Albritton cited a Danish study, which he said showed no increased rate of cancer among cell phone users and which examined 450,000 people over a 20-year period. He told commissioners that federal law requires that they rely on the conclusions of “dedicated federal researchers.” 

“So the reality is that the federal government is telling us not to be concerned about health issues?” asked commission Chair James Samuels. 

Yes, said Albritton, just as the city doesn’t regulate safety standards for airplanes that fly over the city. 

“Yet!” quipped Commissioner Gene Poschman, evoking laughter from the audience. 

“Certain areas of the law are taken as a matter of national interest,” said Albritton, who also stressed that a number of customers are giving up wired phones and opting for wireless alone. 

Albritton said phone companies look to lower-power, more closely clustered antenna placement as the number of users increased, and said companies don’t site installations in poor neighborhoods “to serve rich people who live somewhere else.” 
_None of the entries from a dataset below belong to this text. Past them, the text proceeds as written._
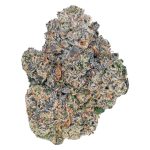 Lemon Cherry Gelato – THCa Flower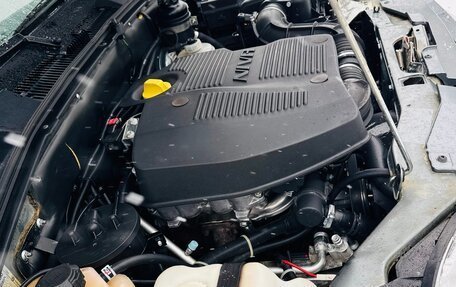 Chevrolet Niva I рестайлинг, 2016 год, 810 000 рублей, 39 фотография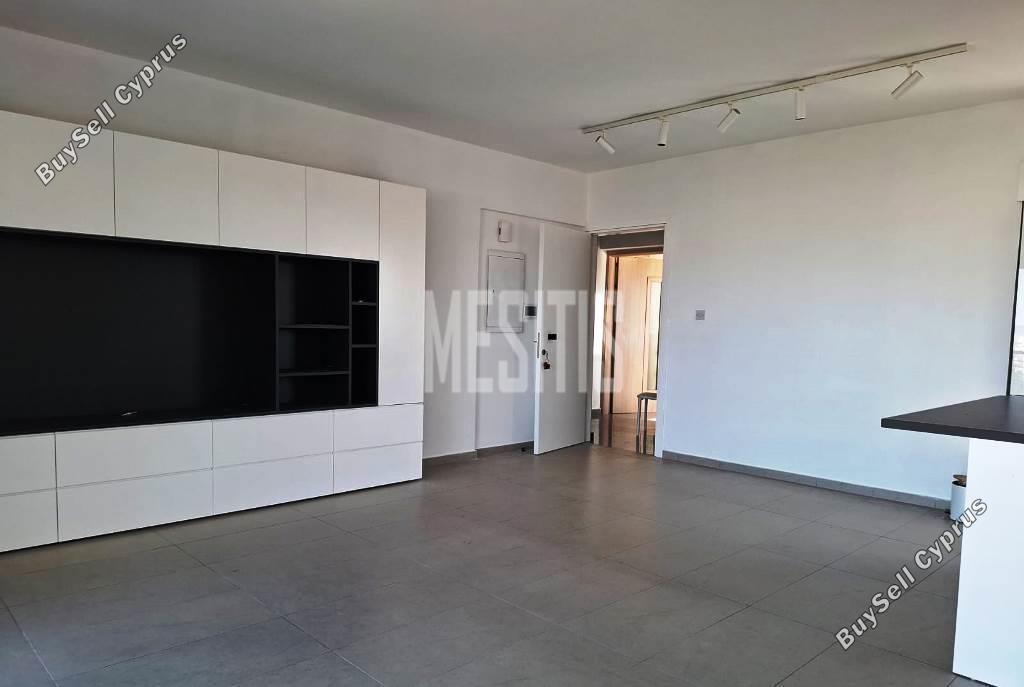 2 bedroom apartment for rent strovolos nicosia 8772632 image 16601360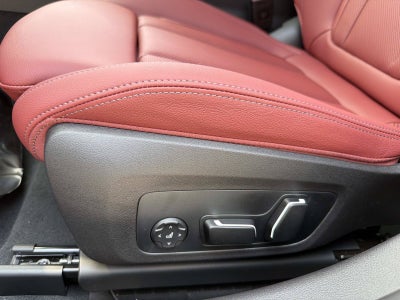 2026 BMW 3 Series 330i NA xDrive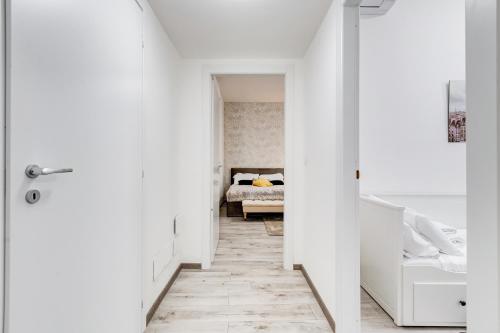 Jmartins Colosseo Suites, Rome (photo 7)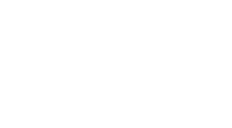 museumTV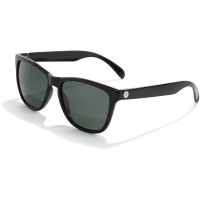 Sunski Headland Black Forest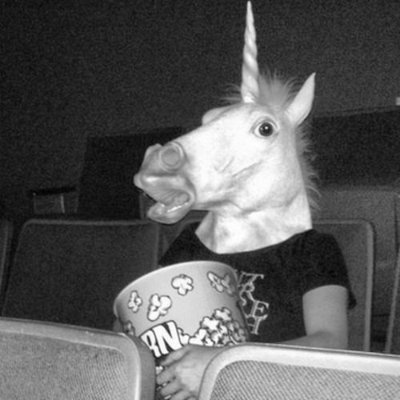 MicchelleD's profile picture. 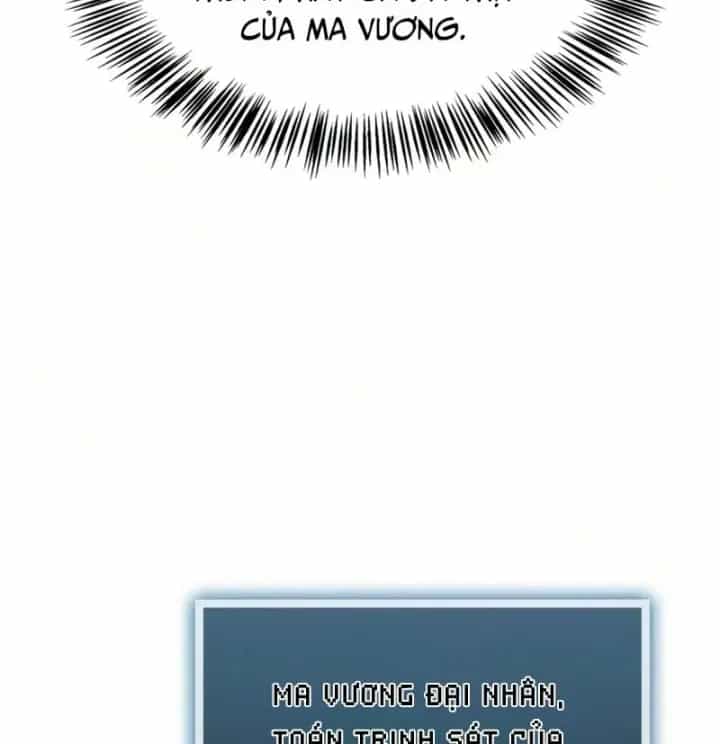 Sự Chuẩn Mực Của Ma Vương - Chương 32 - ảnh 116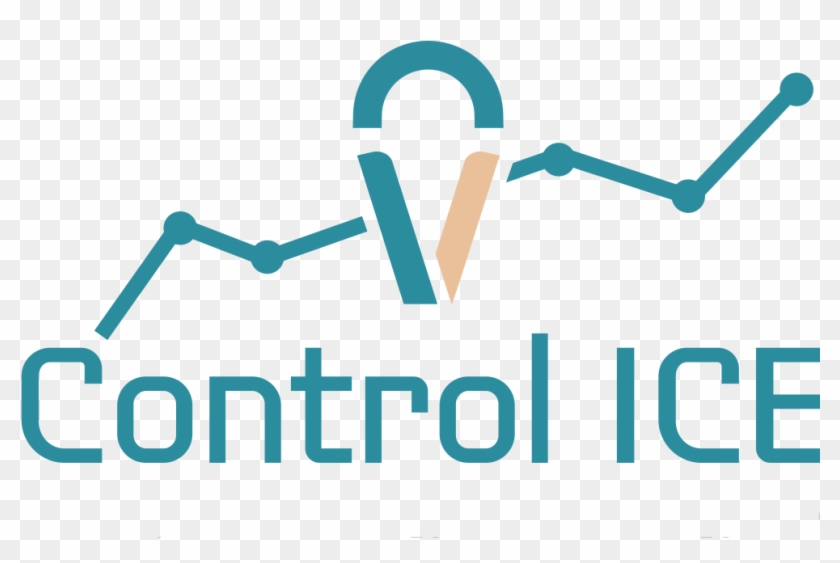 Menu - Controlcircle #437957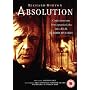 Absolution [2007] [DVD]
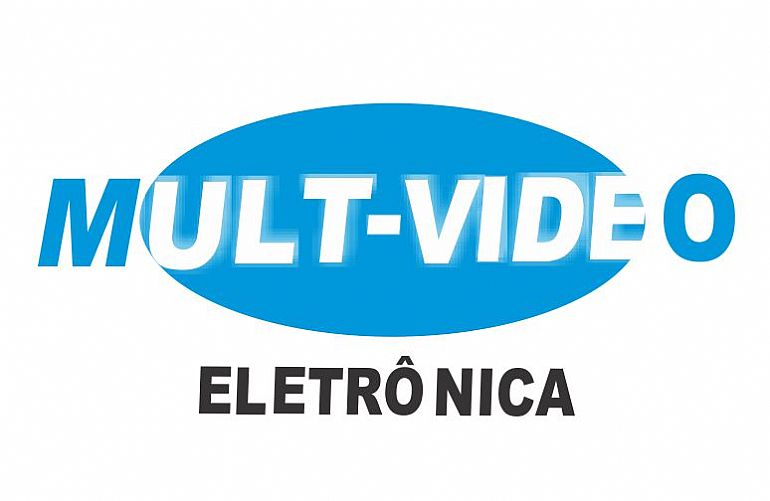 MULT VÍDEO ELETRÔNICA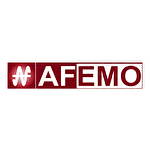 Afemo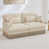 Beige sélectionné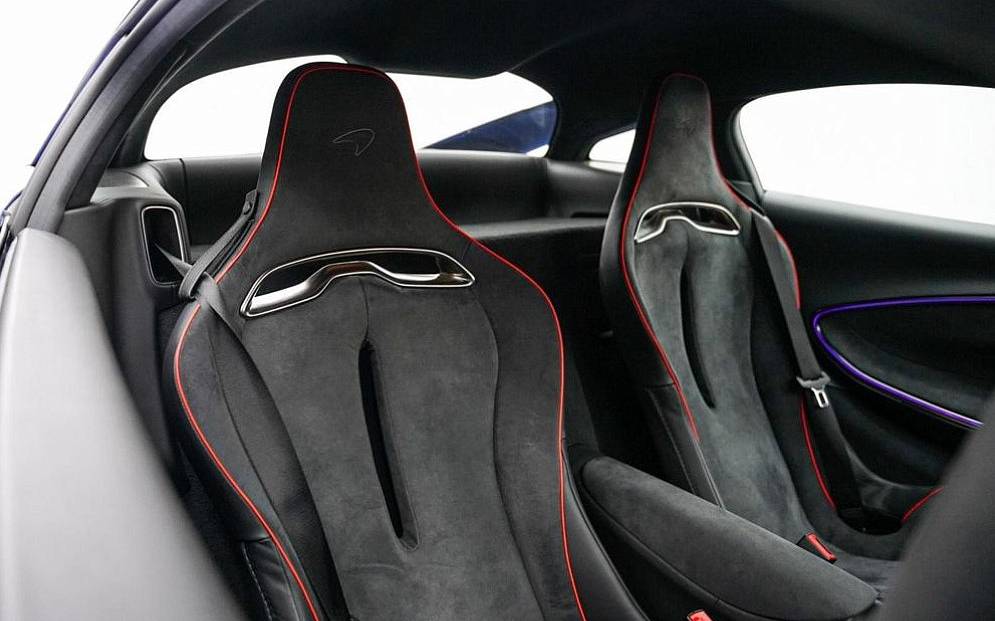 фото объект - photo 3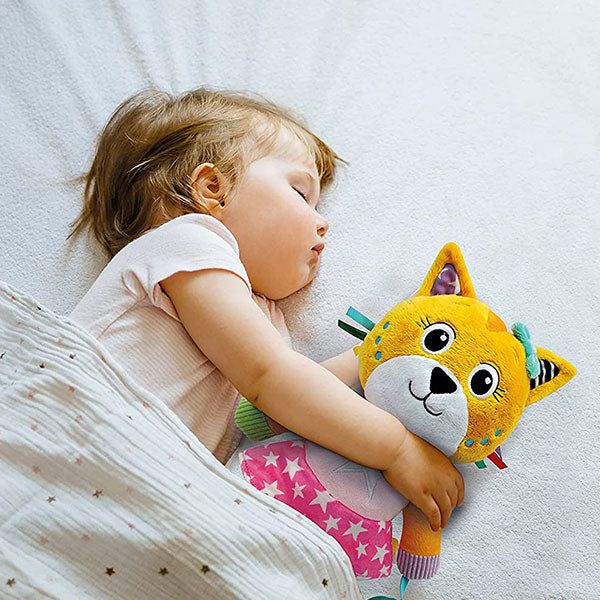 immagine-2-clementoni-peluche-katy-the-kitty-clementoni-17762-ean-8005125177622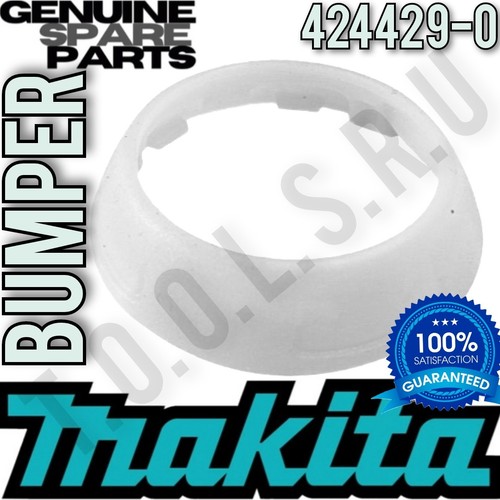 Makita btd134 btd146 dtd146 - btd134,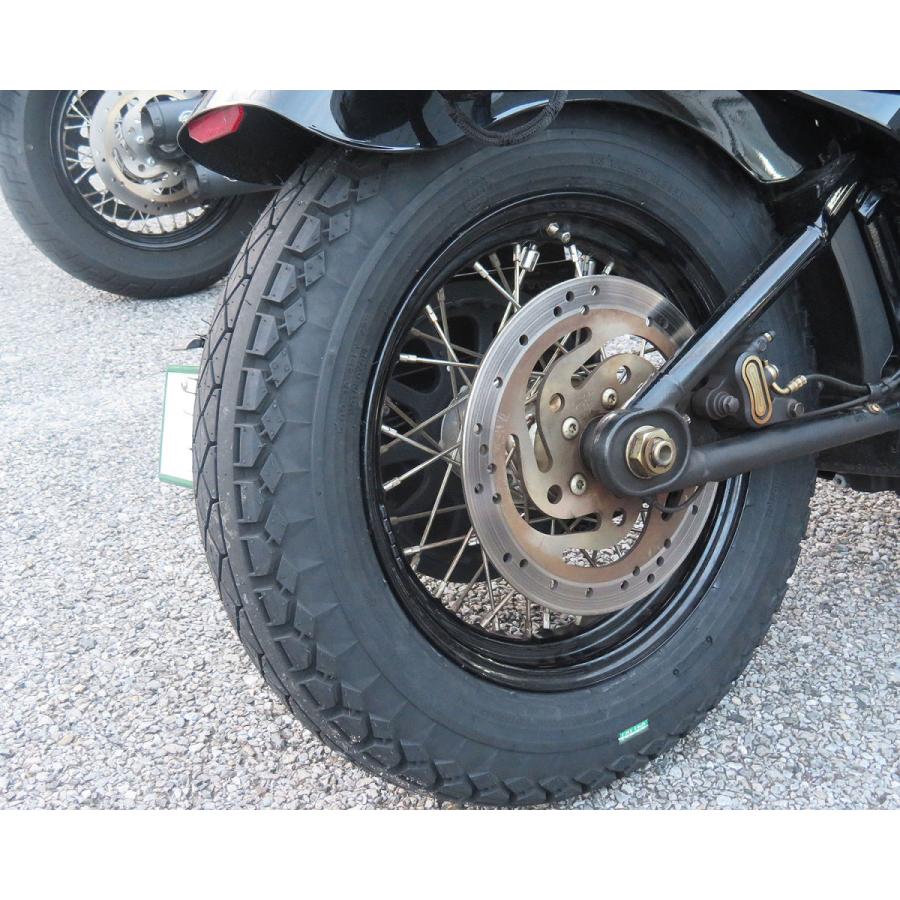 Harley Davidson（ハーレー・ダビッドソン） ALLSTATE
Instead he said, companies like to place antennas near the users, which is why many of the first installations locally were along the freeway. 

In response to a question from commissioner Patti Dacey, Albritton said the reason there weren’t installations in the Berkeley hills was because of city zoning issues, not because companies didn’t want them there. 

But from his seat in the audience, Harvey Sherback remained skeptical: “The cell companies are asking for absolution from legal problems from their radiation. This tells me that the cell-phone companies know something.” 

In the end, the commissioners voted to put the issue on hold, at least until May 28.